Cette enquête est en train de devenir sa priorité, chaque nouvel élément le rapproche de plus en plus dangereusement de vous. Je ne peux pour le moment pas l'orienter sur une fausse piste... J'espère pour vous n'avez pas laissé de traces, la moindre erreur pourrait vous être fatale.
Je vous tiens au courant dès que possible,
L.Vi.
Lentement, je me détache de ce carré de lumière. Que signifie ce mail ? Il était censé innocenter Viallon... Mais ce texte probablement destiné à Éric Lahe, semble au contraire prouver sa responsabilité.
Une idée s'empare de moi. Et s'il me demandait ça pour au contraire effacer cette clé et effacer toute trace de sa responsabilité ? Et si la manipulation faite quelques jours plus tard avait effacée définitivement de la mémoire de l'ordinateur tous mails ? Et si je tenais entre mes mains une preuve ?
Que faire ? Lui remettre ? Faut-il que j'aille le voir ? Et si la police avait parfaitement raison au final ?
Mes yeux me piquent, la panique me gagne et je sens des larmes de colère qui arrivent. Vais-je lui donner comme prévu cette foutue clé ?
Reprends-toi Lisa, et réfléchis calmement. Si cette clé est la dernière sauvegarde de ces mails qui semblent si précieux, copie-la.
- Oui il faut que je la copie.
Aussitôt, j'attrape ma souris et je fais glisser les piles de fichier vers mon ordinateur. Un panneau m'indiquant que l'opération va prendre quelques minutes s'affiche.
Bien, maintenant deuxième point. Faut-il que j'aille le voir vendredi ?
Au fond, je la connais déjà la réponse. Oui je vais aller le voir. Oui je vais aller la chercher cette vérité.
* * *
Nous voilà une nouvelle fois côte à côte dans le bus. Nos jambes se frôlent.
Je serre précieusement dans mon poing la clé contenant la sauvegarde. Tellement fort que mes doigts blanchissent légèrement.
- Tu es sûre de ce que tu es en train de faire ? demande Julien.
J'acquiesce avec détermination.
- Je n'ai pas le choix.
- Si ! Bien-sûr que si, proteste Julien.
- Tu ne comprends pas, je n'ai pas le choix parce que je dois le faire. Pour moi. Pour mon père. Pour Viallon. Je dois le faire.
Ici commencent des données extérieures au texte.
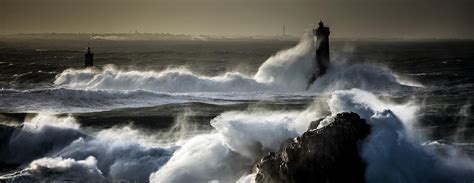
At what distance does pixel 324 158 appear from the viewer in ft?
41.5

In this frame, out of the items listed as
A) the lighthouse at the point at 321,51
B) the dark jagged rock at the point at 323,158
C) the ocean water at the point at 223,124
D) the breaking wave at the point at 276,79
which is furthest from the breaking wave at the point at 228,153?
the lighthouse at the point at 321,51

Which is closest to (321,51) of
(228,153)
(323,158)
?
(228,153)

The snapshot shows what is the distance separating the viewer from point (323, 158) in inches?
498

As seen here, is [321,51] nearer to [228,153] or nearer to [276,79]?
[276,79]

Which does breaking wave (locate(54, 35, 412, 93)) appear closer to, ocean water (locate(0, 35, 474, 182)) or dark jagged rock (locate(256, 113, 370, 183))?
ocean water (locate(0, 35, 474, 182))

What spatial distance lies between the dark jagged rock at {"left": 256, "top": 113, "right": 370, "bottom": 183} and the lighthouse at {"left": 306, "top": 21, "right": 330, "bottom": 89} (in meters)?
29.8

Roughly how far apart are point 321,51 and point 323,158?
1229 inches

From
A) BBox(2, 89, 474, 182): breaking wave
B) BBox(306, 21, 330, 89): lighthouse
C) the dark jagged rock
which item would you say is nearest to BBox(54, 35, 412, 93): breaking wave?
BBox(306, 21, 330, 89): lighthouse

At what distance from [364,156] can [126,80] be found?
36.2 metres

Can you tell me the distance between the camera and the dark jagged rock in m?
12.6

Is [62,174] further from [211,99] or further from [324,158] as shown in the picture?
[211,99]

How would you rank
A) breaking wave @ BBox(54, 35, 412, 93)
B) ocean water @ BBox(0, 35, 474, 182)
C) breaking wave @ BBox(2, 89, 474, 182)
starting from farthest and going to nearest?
breaking wave @ BBox(54, 35, 412, 93)
ocean water @ BBox(0, 35, 474, 182)
breaking wave @ BBox(2, 89, 474, 182)

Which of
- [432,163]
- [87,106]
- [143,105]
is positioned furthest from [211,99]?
[432,163]

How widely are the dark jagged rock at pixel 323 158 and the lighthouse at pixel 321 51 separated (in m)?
29.8
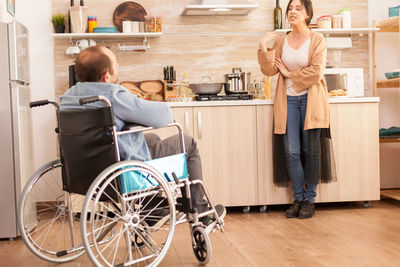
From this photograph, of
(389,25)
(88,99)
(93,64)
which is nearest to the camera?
(88,99)

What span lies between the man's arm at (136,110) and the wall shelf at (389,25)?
2726 mm

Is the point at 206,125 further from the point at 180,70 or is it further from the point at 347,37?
the point at 347,37

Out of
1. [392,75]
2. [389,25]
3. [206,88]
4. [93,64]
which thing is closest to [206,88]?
[206,88]

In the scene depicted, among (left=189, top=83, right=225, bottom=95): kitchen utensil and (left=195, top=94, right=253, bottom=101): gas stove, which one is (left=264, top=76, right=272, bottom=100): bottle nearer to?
(left=195, top=94, right=253, bottom=101): gas stove

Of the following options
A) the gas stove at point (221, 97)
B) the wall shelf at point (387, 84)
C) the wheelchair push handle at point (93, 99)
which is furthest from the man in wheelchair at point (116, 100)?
the wall shelf at point (387, 84)

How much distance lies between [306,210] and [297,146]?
1.46ft

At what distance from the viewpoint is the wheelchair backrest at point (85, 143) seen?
212 centimetres

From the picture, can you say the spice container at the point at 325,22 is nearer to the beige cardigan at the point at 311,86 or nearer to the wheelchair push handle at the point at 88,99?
the beige cardigan at the point at 311,86

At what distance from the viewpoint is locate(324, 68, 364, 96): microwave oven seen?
4.17 m

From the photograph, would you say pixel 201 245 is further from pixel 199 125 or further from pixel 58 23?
pixel 58 23

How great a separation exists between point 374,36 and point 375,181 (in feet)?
4.19

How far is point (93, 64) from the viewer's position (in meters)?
2.29

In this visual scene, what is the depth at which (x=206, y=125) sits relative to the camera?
3936 mm

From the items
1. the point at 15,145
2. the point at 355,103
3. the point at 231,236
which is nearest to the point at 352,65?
the point at 355,103
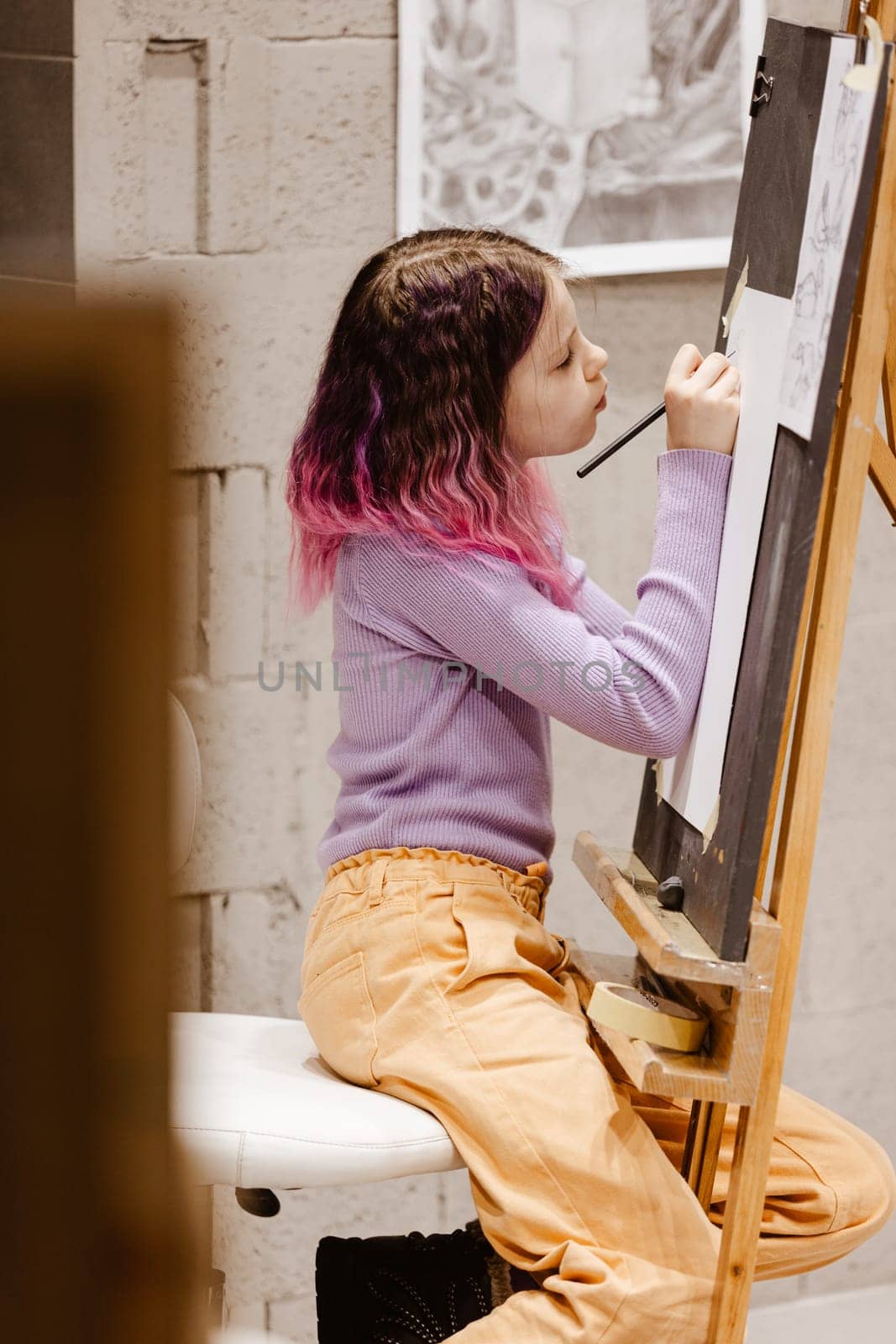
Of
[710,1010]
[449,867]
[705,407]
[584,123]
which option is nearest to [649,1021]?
[710,1010]

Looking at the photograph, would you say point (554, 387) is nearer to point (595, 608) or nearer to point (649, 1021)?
point (595, 608)

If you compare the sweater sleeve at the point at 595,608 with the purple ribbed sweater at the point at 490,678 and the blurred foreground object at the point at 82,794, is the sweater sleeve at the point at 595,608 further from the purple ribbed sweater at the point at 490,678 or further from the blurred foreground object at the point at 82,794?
the blurred foreground object at the point at 82,794

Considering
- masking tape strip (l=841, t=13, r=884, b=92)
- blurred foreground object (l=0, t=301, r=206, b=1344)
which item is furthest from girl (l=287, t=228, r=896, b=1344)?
blurred foreground object (l=0, t=301, r=206, b=1344)

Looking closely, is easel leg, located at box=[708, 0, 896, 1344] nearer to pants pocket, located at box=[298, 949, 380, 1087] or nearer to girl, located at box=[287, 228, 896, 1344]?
girl, located at box=[287, 228, 896, 1344]

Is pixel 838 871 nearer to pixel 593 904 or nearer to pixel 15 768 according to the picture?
pixel 593 904

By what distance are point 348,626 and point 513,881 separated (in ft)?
0.83

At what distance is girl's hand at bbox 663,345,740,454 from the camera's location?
1.02 metres

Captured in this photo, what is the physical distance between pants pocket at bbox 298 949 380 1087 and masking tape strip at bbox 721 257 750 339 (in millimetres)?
598

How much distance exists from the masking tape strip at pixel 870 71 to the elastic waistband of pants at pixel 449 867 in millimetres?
619

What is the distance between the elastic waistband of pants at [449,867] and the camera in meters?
1.08

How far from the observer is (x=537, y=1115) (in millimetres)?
951

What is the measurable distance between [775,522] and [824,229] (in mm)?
187

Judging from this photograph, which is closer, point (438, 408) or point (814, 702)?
point (814, 702)

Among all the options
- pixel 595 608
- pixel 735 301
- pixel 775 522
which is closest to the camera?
pixel 775 522
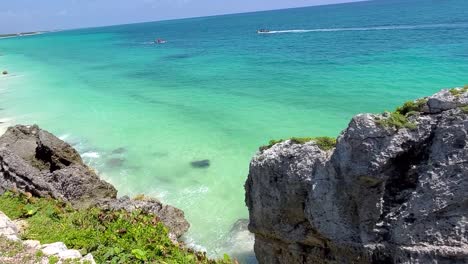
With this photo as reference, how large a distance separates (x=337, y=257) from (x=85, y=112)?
31910 millimetres

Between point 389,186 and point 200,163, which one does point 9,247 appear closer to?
point 389,186

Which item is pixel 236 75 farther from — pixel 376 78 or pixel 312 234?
pixel 312 234

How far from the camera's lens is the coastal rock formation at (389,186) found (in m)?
7.73

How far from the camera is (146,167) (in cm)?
2291

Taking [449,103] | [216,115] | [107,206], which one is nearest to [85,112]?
[216,115]

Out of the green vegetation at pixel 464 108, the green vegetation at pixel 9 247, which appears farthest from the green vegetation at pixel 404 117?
the green vegetation at pixel 9 247

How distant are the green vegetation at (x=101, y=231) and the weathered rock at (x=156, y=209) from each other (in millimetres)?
602

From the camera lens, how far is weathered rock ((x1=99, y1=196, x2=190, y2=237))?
13836 millimetres

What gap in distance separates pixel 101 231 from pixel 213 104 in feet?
82.4

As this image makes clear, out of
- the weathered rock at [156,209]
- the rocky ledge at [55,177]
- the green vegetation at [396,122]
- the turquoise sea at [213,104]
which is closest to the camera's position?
the green vegetation at [396,122]

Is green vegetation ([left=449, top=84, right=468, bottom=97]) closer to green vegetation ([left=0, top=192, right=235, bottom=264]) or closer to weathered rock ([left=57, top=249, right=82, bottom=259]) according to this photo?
green vegetation ([left=0, top=192, right=235, bottom=264])

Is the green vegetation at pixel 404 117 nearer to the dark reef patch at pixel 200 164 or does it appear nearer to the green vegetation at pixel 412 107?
the green vegetation at pixel 412 107

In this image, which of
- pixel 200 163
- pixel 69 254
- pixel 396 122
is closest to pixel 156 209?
pixel 69 254

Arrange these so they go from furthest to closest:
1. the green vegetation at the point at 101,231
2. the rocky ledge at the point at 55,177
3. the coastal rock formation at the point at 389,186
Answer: the rocky ledge at the point at 55,177, the green vegetation at the point at 101,231, the coastal rock formation at the point at 389,186
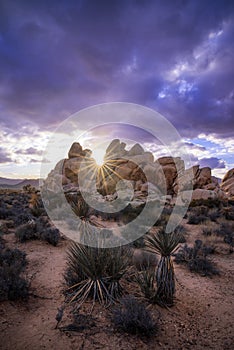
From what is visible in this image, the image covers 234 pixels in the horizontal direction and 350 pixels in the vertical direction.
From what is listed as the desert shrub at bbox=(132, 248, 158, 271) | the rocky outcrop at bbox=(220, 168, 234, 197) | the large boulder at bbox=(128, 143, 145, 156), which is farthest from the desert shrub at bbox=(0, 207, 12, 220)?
the large boulder at bbox=(128, 143, 145, 156)

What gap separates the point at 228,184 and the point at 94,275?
3962cm

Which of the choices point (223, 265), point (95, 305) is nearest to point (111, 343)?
point (95, 305)

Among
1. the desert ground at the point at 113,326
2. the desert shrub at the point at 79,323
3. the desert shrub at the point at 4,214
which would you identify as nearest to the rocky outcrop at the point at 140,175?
the desert shrub at the point at 4,214

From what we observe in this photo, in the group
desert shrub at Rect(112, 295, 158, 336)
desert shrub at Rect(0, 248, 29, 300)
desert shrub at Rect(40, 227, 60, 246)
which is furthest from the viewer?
desert shrub at Rect(40, 227, 60, 246)

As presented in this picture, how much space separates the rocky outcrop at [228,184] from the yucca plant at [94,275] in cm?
3490

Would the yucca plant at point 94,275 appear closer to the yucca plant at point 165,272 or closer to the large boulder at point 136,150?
the yucca plant at point 165,272

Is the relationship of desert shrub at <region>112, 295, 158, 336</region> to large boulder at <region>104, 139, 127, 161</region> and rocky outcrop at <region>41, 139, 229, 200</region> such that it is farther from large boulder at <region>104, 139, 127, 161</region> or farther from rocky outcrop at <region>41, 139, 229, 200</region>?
large boulder at <region>104, 139, 127, 161</region>

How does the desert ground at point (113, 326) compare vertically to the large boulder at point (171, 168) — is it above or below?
below

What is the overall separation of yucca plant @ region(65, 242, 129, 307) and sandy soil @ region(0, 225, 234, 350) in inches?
11.6

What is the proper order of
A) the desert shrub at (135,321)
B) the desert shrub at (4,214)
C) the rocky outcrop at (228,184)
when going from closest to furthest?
the desert shrub at (135,321) → the desert shrub at (4,214) → the rocky outcrop at (228,184)

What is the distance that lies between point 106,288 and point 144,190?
104 ft

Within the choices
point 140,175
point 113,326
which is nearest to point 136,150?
point 140,175

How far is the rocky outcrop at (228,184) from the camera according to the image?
3554 cm

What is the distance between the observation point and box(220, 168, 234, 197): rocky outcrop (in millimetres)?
35544
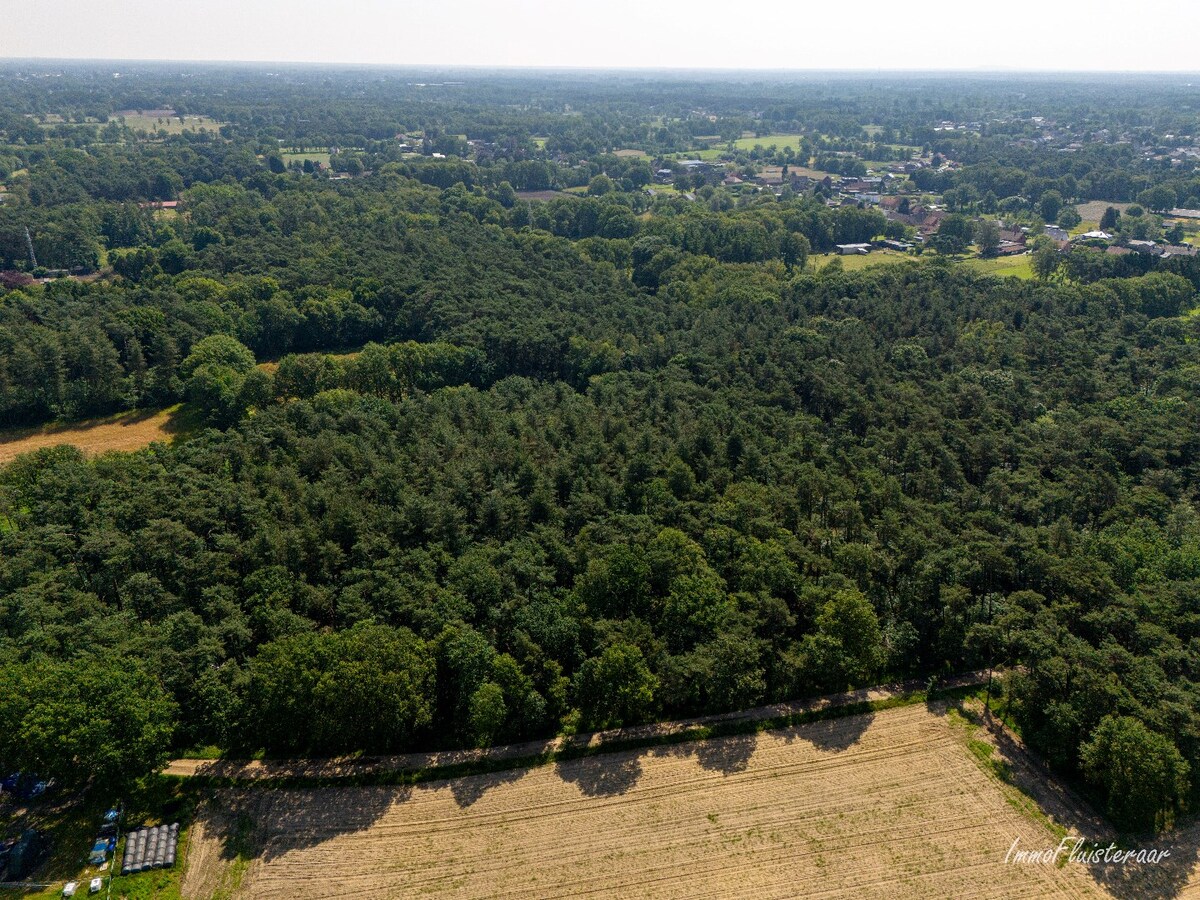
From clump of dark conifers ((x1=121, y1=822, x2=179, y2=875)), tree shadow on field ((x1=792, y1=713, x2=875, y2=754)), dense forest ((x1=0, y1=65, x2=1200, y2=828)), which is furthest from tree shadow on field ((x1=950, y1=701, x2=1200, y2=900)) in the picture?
clump of dark conifers ((x1=121, y1=822, x2=179, y2=875))

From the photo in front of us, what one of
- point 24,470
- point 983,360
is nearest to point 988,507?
point 983,360

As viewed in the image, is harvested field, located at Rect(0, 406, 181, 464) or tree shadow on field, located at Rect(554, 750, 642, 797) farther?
harvested field, located at Rect(0, 406, 181, 464)

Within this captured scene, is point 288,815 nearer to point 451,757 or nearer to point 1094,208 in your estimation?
point 451,757

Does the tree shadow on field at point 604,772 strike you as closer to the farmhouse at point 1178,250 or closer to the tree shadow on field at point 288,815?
the tree shadow on field at point 288,815

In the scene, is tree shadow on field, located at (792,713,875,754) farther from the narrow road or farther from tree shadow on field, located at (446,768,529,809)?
tree shadow on field, located at (446,768,529,809)

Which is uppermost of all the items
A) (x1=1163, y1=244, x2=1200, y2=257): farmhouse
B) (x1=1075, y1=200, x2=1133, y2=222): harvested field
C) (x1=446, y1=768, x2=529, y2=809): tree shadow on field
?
(x1=1075, y1=200, x2=1133, y2=222): harvested field

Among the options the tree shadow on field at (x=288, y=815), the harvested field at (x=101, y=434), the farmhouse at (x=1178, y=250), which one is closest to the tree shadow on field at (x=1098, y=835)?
the tree shadow on field at (x=288, y=815)

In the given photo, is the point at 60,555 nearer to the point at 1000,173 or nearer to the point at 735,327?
the point at 735,327
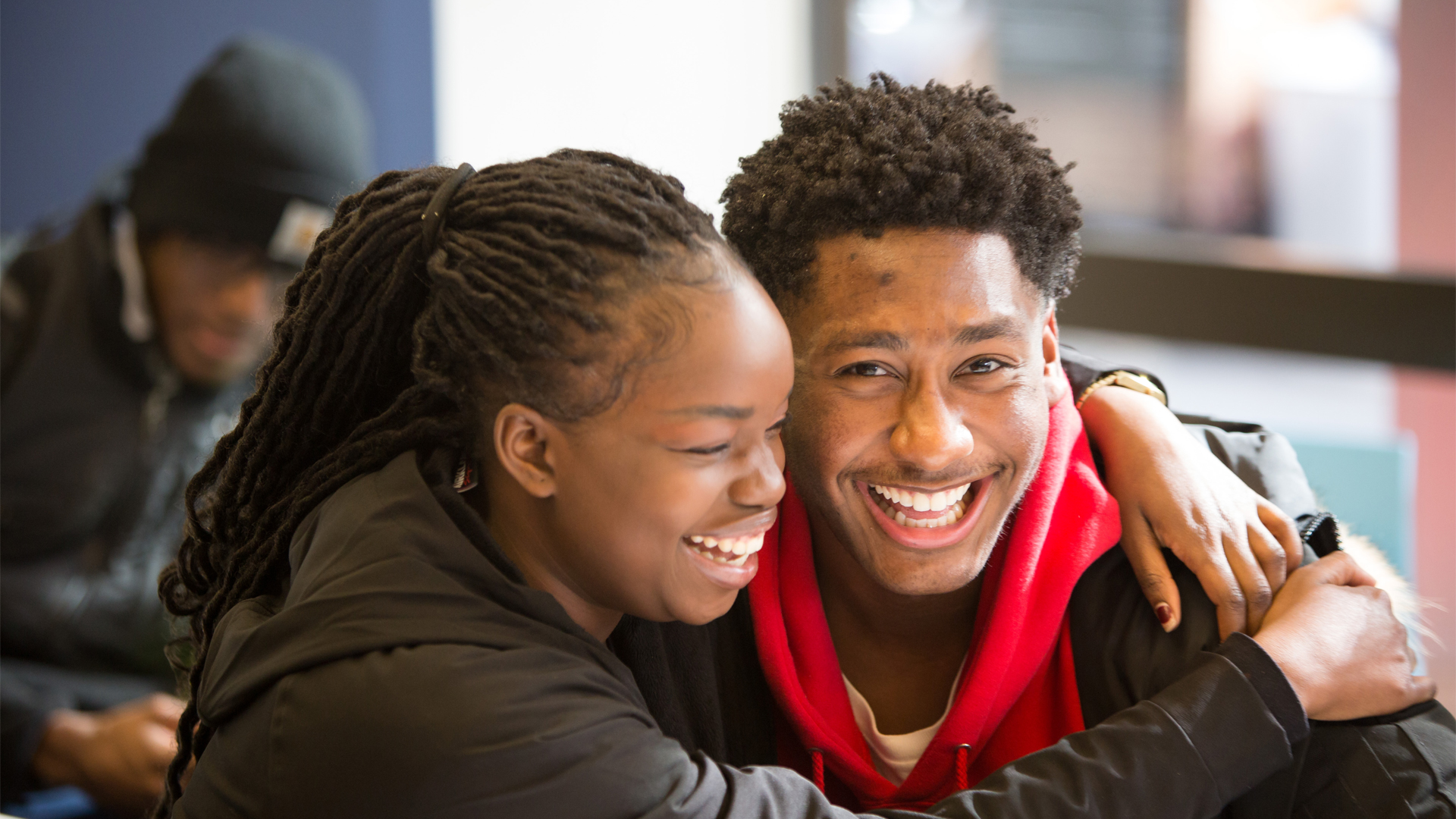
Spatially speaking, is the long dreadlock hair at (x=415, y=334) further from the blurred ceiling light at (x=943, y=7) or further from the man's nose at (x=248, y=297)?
the blurred ceiling light at (x=943, y=7)

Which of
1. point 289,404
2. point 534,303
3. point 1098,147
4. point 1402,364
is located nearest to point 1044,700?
point 534,303

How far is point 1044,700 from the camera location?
4.50 ft

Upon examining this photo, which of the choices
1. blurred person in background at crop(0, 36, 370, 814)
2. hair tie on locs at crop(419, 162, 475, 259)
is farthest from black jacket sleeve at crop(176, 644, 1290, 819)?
blurred person in background at crop(0, 36, 370, 814)

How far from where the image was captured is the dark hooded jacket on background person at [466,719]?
97cm

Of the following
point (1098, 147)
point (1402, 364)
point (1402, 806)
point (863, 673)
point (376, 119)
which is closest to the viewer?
point (1402, 806)

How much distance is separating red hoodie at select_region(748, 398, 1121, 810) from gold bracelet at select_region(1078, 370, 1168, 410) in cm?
11

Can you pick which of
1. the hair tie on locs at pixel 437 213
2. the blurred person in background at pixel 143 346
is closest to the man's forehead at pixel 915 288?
the hair tie on locs at pixel 437 213

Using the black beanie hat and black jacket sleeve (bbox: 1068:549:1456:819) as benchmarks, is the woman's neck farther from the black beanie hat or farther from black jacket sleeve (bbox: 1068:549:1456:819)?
the black beanie hat

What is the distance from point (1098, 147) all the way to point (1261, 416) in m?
1.00

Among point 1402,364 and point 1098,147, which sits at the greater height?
point 1098,147

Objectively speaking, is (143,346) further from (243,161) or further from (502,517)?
(502,517)

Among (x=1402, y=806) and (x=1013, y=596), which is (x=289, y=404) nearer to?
(x=1013, y=596)

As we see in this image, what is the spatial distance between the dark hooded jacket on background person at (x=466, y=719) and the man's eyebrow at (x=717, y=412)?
192 millimetres

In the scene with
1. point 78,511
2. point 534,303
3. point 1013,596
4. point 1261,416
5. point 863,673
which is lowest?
point 1261,416
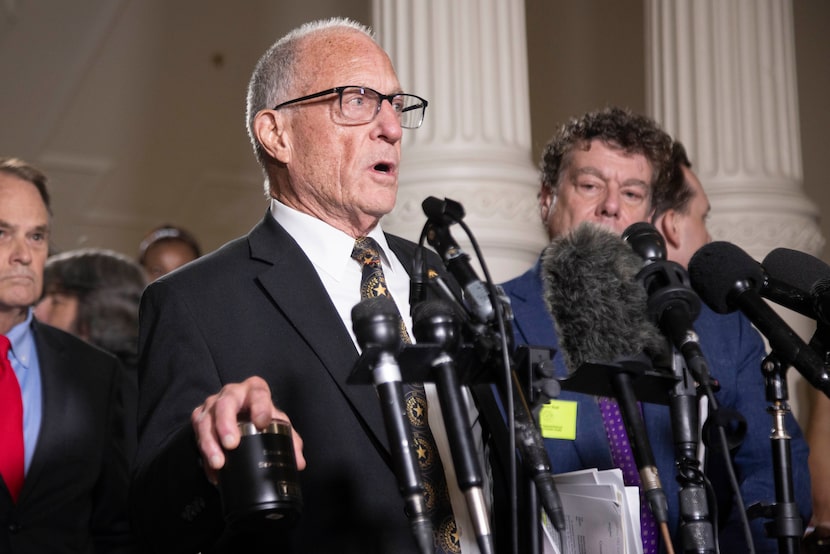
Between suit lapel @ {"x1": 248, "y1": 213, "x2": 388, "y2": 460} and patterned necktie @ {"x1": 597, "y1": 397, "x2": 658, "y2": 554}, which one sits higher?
suit lapel @ {"x1": 248, "y1": 213, "x2": 388, "y2": 460}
Son attention se reporte sur la fenêtre. Rapidement, le bus s'arrête et nous descendons. Pour la deuxième fois, on s'avance sur l'allée du bâtiment si imposant. Est-ce la dernière fois ? C'est tout ce que j'espère. C'est tout ce que je m'apprête à découvrir.
Nous sommes fouillés, nous montrons nos papiers d'identité et nous voilà en salle d'attente. Julien parait réellement tendu.
- Qu'est-ce qu'il y a ? demandé-je.
- Être ici me met mal à l'aise. Et t'imaginer seule avec ce type encore plus.
Une phrase résonne dans ma tête et je la prononce avant d'avoir pu y réfléchir.
- Dans ce cas, viens avec moi.
Ses yeux s'arrondissent, son visage s'éclaire et il hoche la tête.
La petite sonnerie retentit. On se lève d'un même mouvement.
Quand nous entrons dans la cellule, Viallon semble surpris de me voir accompagnée et après un rapide coup d'œil à Julien, il se tourne vers moi.
- As-tu la sauvegarde ?
- Oui.
Ma voix était claire et elle résonne quelques secondes. Je le toise du regard.
- Mais avant que je vous la donne j'aimerais que vous me racontiez toute l'histoire. Dans les moindres détails.